Required task:
Can you copy, word for word, the lines from the one with "What is the separation" through the one with "128 centimetres", both included, leaving any pictures out of your answer?
>> START Supplied material
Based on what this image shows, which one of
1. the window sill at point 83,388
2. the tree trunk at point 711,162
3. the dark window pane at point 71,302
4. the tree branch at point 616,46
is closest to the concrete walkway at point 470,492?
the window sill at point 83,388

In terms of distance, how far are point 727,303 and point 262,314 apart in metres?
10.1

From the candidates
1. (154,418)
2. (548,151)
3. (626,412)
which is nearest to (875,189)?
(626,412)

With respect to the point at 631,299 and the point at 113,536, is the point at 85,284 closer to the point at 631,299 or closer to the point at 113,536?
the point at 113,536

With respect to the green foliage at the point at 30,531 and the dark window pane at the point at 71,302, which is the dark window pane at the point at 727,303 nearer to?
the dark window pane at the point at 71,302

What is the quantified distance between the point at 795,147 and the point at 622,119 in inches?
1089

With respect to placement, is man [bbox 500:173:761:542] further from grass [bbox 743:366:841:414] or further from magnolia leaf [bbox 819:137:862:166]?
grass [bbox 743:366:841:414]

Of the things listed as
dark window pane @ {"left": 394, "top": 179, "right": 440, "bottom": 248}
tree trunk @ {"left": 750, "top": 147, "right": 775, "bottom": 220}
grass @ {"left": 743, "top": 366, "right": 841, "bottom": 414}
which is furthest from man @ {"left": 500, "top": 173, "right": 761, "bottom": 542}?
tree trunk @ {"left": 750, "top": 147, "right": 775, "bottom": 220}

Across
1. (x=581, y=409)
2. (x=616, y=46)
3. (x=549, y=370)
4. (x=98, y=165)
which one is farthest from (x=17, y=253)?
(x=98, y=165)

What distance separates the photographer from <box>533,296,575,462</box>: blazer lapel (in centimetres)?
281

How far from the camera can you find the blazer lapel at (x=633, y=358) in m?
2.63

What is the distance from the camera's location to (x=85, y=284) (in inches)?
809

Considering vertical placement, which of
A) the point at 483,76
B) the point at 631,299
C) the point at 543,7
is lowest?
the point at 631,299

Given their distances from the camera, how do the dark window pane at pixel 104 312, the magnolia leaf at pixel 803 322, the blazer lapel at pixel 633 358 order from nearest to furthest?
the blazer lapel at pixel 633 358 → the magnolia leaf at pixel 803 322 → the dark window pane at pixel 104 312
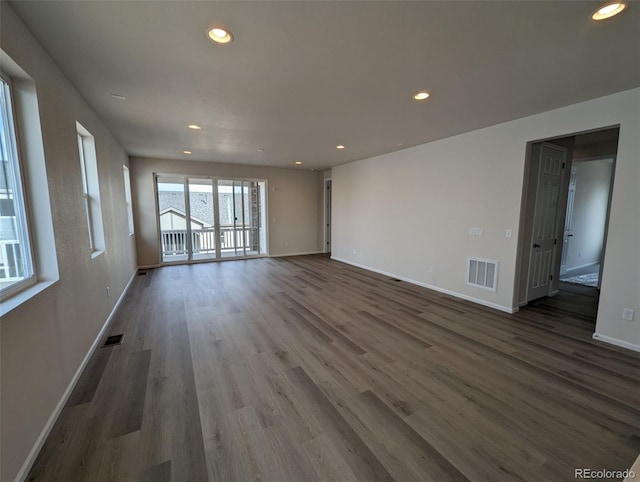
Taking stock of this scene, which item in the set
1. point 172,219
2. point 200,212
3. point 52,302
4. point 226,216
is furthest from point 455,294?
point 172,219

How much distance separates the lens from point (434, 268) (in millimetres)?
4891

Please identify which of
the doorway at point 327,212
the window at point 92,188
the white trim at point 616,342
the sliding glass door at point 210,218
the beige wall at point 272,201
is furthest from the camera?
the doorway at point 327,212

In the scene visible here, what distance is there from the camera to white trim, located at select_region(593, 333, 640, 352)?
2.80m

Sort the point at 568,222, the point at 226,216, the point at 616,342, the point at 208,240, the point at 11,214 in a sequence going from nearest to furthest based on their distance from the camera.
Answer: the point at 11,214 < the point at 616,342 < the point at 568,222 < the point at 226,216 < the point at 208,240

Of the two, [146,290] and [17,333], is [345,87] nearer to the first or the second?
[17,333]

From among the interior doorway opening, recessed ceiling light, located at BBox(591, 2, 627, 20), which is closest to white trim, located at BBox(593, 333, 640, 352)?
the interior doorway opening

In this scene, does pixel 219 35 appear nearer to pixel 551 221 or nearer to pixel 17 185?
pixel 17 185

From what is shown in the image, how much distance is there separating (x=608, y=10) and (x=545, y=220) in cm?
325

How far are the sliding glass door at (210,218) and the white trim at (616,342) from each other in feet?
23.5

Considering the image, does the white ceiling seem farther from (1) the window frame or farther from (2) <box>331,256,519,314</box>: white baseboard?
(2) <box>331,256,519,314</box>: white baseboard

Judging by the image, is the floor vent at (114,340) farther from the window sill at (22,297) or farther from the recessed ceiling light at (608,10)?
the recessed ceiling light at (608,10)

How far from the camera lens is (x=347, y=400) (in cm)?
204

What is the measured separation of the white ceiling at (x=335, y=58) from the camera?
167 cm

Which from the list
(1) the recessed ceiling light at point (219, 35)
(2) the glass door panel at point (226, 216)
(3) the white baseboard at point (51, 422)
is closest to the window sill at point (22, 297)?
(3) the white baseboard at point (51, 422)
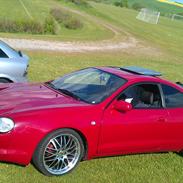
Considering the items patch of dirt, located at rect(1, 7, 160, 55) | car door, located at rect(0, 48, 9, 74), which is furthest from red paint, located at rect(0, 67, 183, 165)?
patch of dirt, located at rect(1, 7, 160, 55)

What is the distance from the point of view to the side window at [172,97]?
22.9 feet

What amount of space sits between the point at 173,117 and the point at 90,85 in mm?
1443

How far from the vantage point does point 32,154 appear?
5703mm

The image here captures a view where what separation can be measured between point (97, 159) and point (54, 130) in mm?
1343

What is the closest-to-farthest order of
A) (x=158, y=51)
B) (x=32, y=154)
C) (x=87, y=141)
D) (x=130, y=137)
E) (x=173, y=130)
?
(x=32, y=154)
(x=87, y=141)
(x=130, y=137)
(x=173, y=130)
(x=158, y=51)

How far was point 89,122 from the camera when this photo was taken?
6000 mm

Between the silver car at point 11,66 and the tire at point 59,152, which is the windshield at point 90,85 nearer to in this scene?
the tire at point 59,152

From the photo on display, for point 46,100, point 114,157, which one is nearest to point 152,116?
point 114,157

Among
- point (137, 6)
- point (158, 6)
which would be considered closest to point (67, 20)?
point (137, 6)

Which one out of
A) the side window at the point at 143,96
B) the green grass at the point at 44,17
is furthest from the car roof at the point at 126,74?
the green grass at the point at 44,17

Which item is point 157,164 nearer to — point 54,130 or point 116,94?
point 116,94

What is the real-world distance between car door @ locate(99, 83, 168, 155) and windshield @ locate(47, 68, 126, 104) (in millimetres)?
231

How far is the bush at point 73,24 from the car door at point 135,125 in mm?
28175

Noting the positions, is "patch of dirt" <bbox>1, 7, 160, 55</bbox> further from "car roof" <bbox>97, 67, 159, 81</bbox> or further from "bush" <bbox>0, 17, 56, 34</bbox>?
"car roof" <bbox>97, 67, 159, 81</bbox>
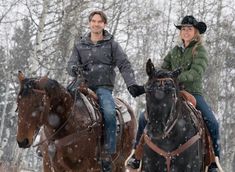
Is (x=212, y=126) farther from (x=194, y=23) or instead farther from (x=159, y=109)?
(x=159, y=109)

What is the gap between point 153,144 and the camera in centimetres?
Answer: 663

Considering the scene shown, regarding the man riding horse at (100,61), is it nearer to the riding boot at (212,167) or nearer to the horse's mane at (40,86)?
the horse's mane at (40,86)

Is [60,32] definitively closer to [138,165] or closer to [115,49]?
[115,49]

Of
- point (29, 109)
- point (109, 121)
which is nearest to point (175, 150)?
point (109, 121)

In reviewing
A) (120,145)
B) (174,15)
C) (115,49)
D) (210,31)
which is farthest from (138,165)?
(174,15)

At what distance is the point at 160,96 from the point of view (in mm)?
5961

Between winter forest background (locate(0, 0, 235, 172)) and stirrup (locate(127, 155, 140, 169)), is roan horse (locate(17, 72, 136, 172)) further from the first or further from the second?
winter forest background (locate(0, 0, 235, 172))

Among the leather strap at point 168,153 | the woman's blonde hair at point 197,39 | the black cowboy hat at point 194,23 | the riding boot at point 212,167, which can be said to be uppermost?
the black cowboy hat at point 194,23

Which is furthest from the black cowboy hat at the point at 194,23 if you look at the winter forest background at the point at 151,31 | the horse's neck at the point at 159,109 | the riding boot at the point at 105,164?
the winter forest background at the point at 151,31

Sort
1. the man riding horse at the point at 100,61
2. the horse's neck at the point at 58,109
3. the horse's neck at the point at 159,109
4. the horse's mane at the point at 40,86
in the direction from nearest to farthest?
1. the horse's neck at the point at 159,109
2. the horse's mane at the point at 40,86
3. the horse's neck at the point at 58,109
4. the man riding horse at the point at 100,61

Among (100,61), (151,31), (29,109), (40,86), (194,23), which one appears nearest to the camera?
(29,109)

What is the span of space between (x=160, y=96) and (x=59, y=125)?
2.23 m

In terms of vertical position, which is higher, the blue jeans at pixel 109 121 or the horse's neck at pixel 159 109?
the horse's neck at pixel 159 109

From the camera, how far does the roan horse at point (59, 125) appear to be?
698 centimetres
>> END Supplied material
>> START Supplied material
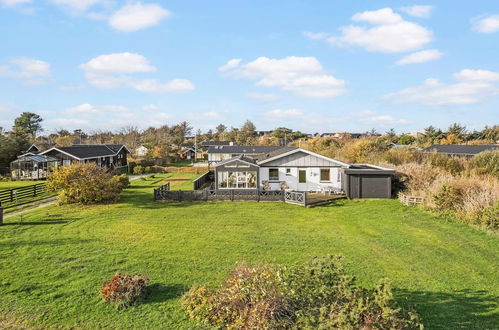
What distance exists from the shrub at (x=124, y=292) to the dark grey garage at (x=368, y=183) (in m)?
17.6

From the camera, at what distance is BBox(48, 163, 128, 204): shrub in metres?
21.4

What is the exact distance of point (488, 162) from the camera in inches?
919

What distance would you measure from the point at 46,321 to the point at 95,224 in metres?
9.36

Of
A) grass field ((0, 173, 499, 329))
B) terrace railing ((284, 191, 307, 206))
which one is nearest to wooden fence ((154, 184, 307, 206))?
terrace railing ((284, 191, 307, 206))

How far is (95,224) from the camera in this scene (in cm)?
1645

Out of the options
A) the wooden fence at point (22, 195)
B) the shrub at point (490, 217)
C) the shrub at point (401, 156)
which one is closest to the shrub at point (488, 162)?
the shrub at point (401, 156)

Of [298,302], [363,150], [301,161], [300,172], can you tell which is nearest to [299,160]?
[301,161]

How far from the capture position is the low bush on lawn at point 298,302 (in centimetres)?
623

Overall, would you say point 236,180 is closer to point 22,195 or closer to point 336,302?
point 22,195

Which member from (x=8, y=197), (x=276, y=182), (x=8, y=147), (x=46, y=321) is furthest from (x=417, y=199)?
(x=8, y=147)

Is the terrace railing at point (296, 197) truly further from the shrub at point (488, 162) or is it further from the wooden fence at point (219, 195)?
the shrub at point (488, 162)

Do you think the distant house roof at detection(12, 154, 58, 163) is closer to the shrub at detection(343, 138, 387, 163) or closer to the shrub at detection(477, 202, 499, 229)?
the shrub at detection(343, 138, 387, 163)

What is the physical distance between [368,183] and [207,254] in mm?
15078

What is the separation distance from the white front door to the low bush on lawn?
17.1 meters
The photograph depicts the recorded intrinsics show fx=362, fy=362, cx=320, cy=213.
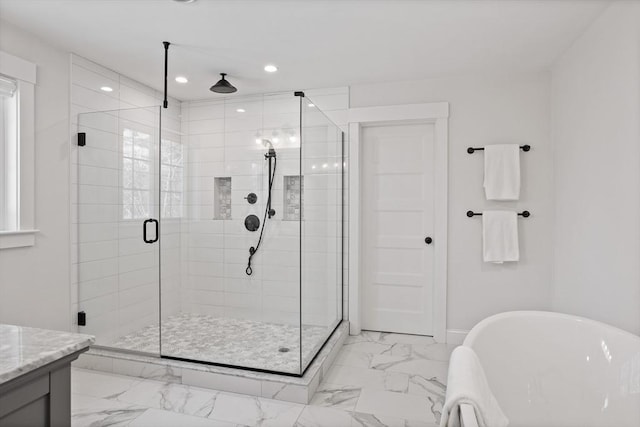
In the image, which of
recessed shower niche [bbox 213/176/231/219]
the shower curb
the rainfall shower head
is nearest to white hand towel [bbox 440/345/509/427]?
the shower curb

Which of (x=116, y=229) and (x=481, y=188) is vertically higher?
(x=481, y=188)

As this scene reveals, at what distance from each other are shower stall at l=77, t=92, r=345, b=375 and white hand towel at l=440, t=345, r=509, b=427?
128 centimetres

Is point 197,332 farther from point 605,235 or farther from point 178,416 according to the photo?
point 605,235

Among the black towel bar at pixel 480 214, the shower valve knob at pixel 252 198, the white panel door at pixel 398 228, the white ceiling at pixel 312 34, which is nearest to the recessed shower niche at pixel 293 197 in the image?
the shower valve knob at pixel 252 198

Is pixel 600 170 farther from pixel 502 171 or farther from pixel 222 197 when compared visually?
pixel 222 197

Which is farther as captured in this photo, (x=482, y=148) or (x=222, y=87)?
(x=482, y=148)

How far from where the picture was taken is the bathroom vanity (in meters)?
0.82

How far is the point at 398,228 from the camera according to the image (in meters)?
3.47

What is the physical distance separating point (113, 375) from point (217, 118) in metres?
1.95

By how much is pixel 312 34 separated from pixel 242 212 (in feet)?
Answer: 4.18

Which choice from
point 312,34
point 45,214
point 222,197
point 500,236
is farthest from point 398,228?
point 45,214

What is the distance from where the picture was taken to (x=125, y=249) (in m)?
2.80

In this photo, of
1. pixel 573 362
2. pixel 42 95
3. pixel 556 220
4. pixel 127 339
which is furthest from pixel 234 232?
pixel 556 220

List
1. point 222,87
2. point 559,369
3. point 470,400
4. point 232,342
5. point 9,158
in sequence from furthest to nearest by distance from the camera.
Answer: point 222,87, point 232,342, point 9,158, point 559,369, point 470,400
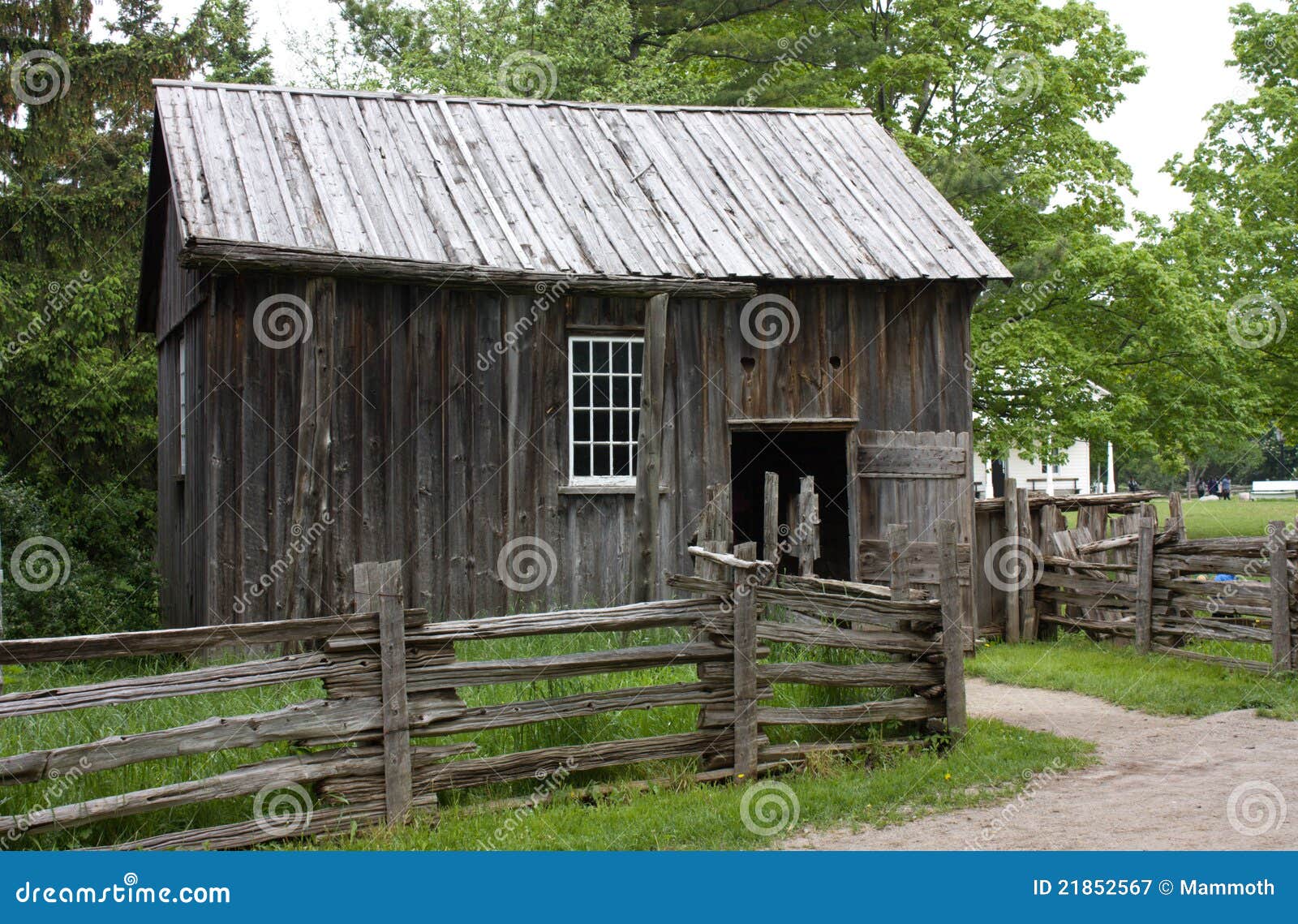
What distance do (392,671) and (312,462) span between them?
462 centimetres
>> END Supplied material
>> START Supplied material
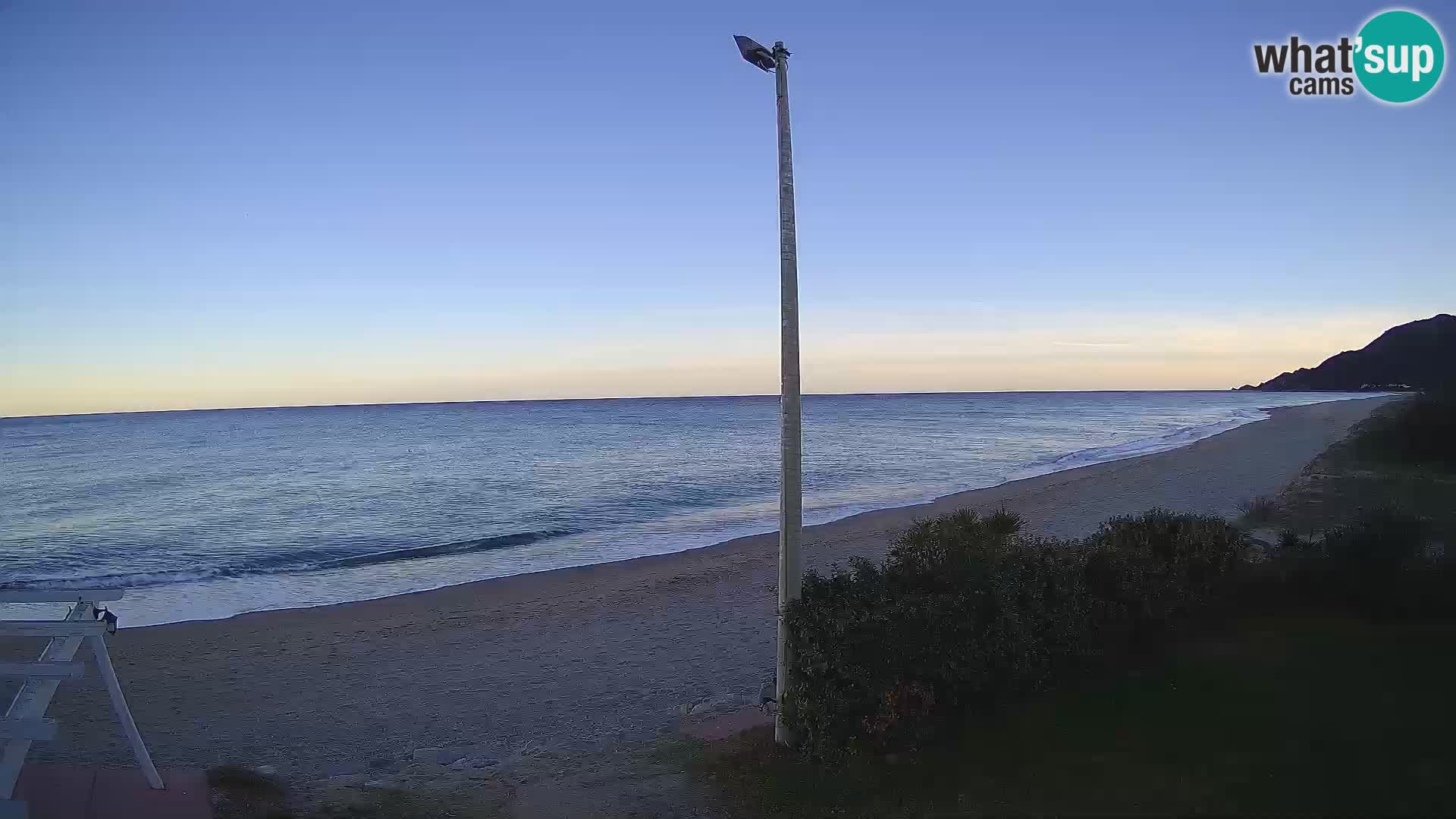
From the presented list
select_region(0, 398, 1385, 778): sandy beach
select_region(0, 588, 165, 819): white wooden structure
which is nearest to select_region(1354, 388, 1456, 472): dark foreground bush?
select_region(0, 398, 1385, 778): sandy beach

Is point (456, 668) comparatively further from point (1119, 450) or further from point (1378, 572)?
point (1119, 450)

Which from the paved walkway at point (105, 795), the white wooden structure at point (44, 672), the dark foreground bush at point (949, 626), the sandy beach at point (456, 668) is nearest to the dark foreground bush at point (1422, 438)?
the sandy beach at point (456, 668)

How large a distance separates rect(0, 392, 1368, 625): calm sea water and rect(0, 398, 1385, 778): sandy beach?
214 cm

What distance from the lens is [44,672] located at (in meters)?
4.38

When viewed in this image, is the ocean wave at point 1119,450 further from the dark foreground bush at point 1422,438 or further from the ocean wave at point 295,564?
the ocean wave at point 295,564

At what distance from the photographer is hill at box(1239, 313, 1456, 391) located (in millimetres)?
>> END Supplied material
Solution:
What is the separation distance from the white front door to the low bush on lawn?
17.1 meters
The photograph depicts the recorded intrinsics show fx=362, fy=362, cx=320, cy=213.
In the image, which of
recessed shower niche [bbox 213/176/231/219]
the shower curb
the rainfall shower head
is nearest to white hand towel [bbox 440/345/509/427]?
the shower curb

Which of (x=116, y=229) and (x=481, y=188) is vertically higher?
(x=481, y=188)

As this scene reveals, at what distance from each other are shower stall at l=77, t=92, r=345, b=375 and white hand towel at l=440, t=345, r=509, b=427?
128 centimetres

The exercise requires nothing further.